**EXTRACTED MATERIAL:**
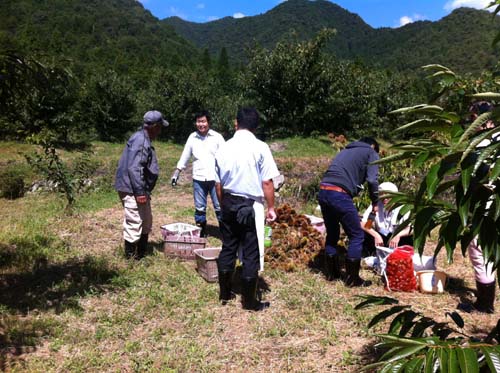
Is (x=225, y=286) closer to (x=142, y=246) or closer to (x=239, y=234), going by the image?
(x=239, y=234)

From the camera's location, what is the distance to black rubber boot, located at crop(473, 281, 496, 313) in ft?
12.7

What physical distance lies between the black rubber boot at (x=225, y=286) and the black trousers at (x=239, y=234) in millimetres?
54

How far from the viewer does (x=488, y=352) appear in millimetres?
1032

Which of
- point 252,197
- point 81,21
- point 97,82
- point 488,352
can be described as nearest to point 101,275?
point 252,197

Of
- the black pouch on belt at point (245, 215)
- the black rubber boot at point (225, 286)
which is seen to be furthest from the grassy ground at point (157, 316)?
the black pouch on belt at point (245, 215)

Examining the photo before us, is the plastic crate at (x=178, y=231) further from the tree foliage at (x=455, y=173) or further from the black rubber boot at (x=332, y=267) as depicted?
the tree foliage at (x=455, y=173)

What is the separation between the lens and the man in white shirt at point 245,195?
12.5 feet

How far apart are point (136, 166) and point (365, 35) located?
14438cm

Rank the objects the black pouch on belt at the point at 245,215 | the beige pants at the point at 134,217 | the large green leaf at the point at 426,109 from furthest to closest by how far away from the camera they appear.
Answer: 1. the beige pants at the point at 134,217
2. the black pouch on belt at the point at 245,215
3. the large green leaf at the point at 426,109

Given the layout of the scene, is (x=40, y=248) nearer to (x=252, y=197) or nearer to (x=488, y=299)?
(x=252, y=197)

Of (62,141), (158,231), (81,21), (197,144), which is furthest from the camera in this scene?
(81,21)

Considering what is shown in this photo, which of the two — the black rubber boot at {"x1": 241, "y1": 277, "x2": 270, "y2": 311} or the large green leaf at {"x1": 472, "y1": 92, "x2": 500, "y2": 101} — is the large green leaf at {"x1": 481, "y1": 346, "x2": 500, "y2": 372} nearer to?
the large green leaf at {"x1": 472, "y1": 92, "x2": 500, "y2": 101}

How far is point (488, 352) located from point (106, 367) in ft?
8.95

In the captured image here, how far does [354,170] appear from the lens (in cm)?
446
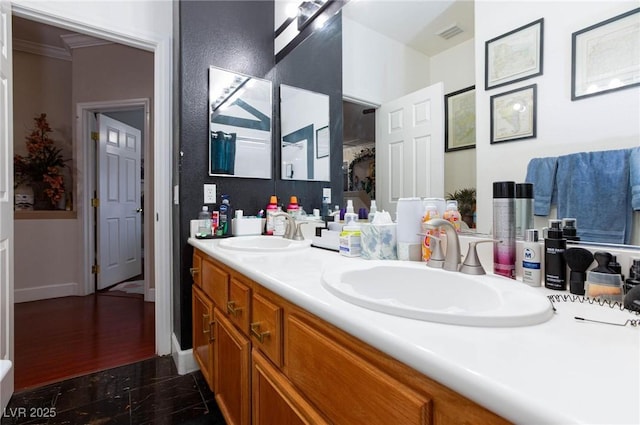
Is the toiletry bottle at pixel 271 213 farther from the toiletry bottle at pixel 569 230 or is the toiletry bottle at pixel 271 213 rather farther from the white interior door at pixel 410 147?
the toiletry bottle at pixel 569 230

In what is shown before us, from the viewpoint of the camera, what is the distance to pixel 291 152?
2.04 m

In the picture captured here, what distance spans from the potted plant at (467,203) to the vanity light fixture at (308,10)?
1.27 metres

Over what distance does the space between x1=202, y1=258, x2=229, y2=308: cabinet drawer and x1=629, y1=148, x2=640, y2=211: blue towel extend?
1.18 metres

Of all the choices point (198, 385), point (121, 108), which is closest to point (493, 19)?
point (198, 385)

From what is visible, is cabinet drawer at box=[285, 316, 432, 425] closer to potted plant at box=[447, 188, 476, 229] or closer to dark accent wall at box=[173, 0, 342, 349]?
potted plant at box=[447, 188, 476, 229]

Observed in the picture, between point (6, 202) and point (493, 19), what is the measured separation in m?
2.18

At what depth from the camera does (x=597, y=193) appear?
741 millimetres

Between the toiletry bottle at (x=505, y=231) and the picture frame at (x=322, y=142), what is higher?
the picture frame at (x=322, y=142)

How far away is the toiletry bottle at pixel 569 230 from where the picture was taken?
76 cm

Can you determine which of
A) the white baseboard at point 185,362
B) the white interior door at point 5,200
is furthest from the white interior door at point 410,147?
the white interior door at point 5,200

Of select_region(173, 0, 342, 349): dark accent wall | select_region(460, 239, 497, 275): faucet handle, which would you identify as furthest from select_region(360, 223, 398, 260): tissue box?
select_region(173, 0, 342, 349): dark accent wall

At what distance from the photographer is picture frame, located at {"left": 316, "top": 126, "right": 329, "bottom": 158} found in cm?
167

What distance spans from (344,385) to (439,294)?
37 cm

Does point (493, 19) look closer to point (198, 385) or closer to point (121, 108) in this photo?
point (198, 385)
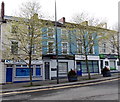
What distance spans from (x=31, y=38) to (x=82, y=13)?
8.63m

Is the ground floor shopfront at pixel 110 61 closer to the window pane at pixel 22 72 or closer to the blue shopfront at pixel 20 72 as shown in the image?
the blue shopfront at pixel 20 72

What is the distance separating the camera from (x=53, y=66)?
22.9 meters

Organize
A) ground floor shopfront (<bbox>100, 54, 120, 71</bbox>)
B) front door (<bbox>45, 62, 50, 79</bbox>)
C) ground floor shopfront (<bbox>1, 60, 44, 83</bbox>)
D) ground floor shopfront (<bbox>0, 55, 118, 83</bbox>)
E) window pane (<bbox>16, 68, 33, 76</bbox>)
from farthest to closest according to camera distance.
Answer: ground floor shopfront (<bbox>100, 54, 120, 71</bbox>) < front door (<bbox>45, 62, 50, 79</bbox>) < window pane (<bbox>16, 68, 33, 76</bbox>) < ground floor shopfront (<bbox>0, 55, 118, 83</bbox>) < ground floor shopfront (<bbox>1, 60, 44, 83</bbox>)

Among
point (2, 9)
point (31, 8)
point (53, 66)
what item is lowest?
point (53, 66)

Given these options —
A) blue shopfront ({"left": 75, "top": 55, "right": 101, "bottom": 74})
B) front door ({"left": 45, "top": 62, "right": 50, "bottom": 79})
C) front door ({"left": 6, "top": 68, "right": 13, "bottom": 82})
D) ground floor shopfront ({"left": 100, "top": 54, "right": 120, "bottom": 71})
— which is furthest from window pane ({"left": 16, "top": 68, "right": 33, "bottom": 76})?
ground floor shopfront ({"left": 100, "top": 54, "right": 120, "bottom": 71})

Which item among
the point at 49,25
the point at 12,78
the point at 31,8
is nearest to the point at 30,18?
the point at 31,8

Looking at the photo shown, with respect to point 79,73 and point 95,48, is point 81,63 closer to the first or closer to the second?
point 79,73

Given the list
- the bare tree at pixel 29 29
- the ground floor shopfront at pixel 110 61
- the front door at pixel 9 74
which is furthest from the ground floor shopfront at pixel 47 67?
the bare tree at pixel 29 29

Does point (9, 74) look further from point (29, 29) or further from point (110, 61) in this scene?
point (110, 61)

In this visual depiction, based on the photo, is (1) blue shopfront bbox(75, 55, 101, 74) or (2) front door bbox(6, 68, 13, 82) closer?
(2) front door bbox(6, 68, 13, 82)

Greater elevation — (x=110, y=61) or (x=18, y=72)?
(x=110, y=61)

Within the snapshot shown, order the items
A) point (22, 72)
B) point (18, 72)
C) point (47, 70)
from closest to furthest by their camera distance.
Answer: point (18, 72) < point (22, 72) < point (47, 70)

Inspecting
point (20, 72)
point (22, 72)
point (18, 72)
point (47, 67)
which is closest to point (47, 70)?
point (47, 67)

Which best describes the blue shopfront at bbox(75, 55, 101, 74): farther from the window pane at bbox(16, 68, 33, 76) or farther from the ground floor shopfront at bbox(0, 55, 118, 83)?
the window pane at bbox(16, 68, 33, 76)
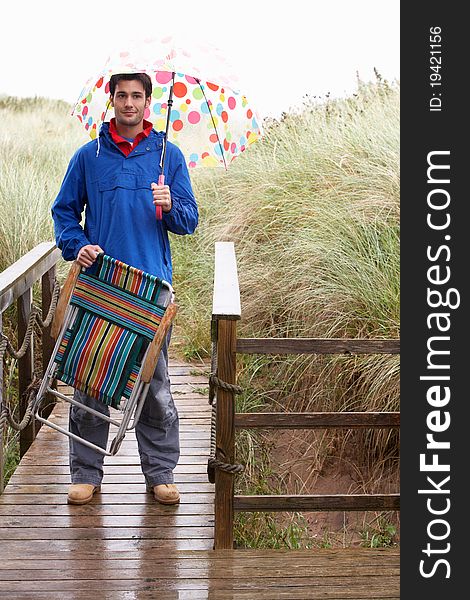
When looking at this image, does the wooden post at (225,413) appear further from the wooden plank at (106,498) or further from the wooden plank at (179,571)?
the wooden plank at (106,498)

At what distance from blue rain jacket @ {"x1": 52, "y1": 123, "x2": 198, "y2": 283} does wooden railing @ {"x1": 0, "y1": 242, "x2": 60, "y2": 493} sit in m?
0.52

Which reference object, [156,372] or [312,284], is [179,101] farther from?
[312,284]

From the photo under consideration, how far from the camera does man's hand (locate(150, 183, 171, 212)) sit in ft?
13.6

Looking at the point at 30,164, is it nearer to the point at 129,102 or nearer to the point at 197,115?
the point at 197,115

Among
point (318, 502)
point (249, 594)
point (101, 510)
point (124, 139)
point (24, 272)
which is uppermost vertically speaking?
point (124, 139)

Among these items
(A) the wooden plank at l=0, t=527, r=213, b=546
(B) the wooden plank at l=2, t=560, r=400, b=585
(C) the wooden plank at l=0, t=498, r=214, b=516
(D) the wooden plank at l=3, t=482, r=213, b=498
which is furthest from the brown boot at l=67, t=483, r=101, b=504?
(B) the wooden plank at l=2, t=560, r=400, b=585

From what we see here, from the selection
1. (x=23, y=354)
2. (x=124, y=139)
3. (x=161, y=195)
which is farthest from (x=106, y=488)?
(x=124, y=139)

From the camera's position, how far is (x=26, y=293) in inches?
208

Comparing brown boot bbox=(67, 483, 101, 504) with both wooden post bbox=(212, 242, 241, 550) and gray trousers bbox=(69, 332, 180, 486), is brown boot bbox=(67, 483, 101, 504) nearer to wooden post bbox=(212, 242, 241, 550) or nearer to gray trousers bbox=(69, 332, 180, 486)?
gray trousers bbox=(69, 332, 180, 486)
...
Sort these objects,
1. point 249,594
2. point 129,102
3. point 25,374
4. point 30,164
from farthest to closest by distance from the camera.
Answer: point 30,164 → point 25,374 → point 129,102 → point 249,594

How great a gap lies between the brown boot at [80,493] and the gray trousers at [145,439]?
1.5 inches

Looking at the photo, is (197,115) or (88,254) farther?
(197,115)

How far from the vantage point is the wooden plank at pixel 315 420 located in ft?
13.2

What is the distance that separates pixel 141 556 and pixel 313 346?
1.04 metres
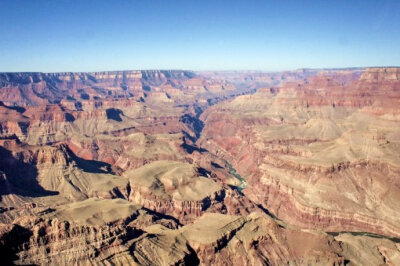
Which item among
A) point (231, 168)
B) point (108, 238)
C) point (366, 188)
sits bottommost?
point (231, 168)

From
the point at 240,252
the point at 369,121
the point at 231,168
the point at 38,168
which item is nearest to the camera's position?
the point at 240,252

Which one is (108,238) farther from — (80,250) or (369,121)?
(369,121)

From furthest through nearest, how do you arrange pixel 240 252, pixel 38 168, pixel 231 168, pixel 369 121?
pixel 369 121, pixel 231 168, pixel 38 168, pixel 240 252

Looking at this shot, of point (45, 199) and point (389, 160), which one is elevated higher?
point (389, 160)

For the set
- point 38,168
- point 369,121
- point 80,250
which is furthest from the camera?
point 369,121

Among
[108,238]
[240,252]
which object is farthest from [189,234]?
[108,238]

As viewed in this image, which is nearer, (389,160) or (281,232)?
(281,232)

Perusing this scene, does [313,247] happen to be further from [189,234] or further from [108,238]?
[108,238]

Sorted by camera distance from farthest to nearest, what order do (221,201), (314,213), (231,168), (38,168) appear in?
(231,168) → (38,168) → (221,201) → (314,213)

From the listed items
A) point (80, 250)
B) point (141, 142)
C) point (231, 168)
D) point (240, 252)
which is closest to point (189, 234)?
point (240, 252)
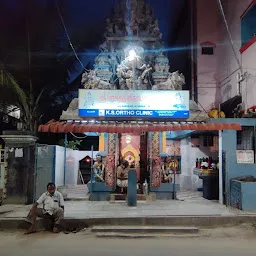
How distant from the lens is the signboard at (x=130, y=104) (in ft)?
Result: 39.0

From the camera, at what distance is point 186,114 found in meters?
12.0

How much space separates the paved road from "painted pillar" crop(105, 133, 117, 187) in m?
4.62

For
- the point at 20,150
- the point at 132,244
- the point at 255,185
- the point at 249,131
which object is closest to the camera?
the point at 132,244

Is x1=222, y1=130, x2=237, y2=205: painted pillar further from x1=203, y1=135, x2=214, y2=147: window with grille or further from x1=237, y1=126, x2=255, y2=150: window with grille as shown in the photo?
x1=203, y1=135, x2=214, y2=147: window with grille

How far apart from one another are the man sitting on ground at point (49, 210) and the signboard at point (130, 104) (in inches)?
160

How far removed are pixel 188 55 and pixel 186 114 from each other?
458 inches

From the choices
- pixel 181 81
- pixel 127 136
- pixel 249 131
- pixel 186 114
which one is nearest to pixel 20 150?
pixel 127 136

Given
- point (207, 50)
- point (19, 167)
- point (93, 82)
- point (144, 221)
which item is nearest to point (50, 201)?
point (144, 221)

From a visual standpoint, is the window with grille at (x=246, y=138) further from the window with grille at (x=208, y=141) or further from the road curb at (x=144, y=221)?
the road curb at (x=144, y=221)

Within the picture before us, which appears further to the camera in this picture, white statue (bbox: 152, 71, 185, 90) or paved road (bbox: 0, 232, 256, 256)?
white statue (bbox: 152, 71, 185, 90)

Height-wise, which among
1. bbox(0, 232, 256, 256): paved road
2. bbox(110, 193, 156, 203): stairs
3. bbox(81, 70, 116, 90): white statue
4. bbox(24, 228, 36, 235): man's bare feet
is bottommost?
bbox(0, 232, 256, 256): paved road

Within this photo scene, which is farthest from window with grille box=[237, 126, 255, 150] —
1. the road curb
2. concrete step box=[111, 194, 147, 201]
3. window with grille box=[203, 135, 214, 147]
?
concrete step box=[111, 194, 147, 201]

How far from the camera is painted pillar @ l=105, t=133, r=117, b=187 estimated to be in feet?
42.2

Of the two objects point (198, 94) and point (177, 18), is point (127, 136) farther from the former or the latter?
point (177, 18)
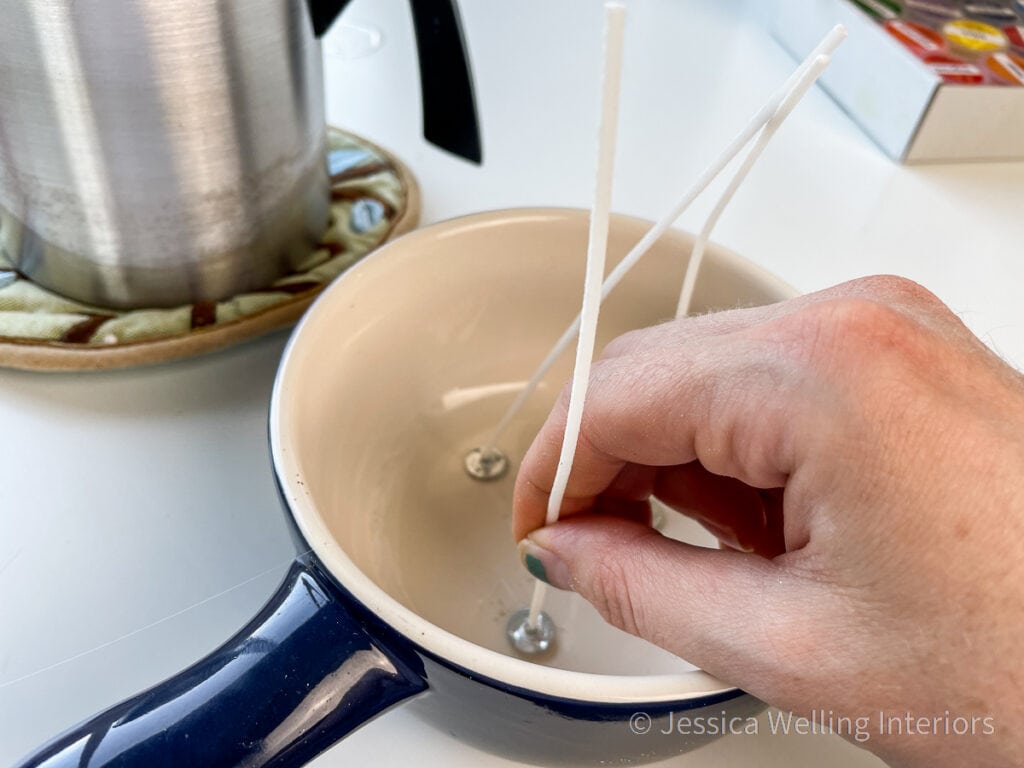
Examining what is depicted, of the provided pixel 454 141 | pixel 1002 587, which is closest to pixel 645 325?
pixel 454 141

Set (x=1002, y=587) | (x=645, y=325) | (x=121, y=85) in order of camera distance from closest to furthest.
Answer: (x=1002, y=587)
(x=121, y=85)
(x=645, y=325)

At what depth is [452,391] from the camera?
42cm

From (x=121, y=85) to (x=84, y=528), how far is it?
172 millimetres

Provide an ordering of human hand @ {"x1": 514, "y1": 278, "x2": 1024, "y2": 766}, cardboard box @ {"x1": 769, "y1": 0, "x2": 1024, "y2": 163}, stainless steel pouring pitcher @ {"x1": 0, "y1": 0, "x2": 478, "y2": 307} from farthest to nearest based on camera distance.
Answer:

**EXERCISE INSTRUCTIONS:**
Return, word for word, the part of the data that opens with the line containing "Is (x=225, y=286)" and closes with the line containing "3. the large", including both of those lines.

**SOLUTION:**
Is (x=225, y=286) closer to (x=142, y=246) or closer to (x=239, y=234), going by the image?
(x=239, y=234)

From the camera's location, what is the distance to black rubber boot, located at crop(473, 281, 496, 313) in ft?
12.7

What physical distance lies between the black rubber boot at (x=225, y=286) and the black trousers at (x=239, y=234) in millimetres?
54

How far from the viewer does (x=488, y=352) appear in millimetres?
1032

Which of
- point 252,197
- point 81,21
- point 97,82
- point 488,352
can be described as nearest to point 101,275?
point 252,197

Of
- the black pouch on belt at point (245, 215)
- the black rubber boot at point (225, 286)
which is seen to be furthest from the grassy ground at point (157, 316)?
the black pouch on belt at point (245, 215)

Examining the photo before us, is the plastic crate at (x=178, y=231) further from the tree foliage at (x=455, y=173) or further from the black rubber boot at (x=332, y=267) as depicted?
the tree foliage at (x=455, y=173)

What is the separation between the lens and the man in white shirt at point 245,195?
12.5 feet

How far apart are point (136, 166) and point (365, 35) located?
14438cm

Rank the objects the black pouch on belt at the point at 245,215 | the beige pants at the point at 134,217 | the large green leaf at the point at 426,109 from furthest to closest by how far away from the camera they appear.
Answer: 1. the beige pants at the point at 134,217
2. the black pouch on belt at the point at 245,215
3. the large green leaf at the point at 426,109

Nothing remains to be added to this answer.